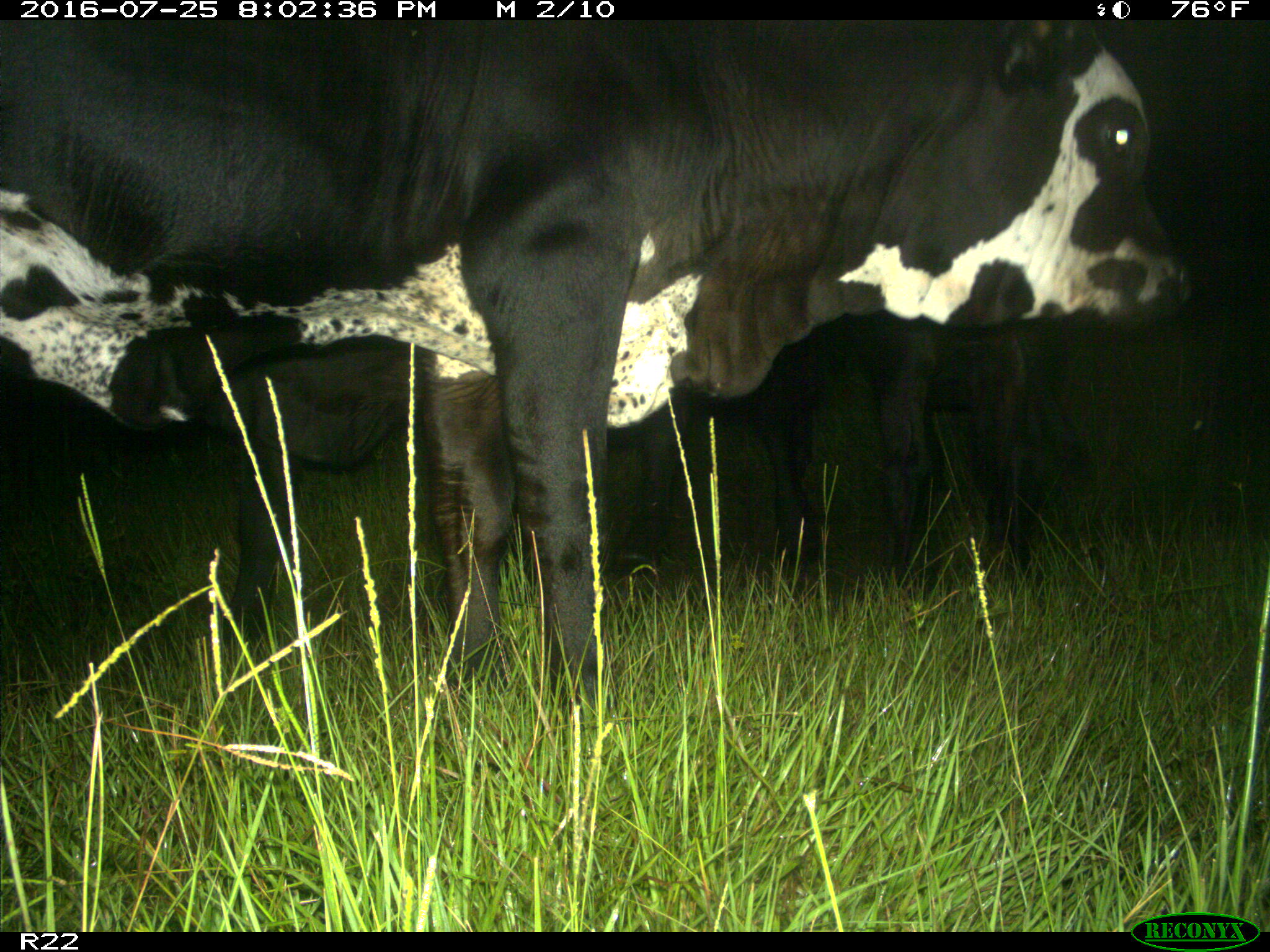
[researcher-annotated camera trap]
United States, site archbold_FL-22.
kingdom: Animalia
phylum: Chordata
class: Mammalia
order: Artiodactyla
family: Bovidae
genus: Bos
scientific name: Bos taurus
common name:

Description of the task:
Restating the data word for word is the task, and pictures are to be omitted.

Output for this exercise:
[researcher-annotated camera trap]
United States, site archbold_FL-22.
kingdom: Animalia
phylum: Chordata
class: Mammalia
order: Artiodactyla
family: Bovidae
genus: Bos
scientific name: Bos taurus
common name:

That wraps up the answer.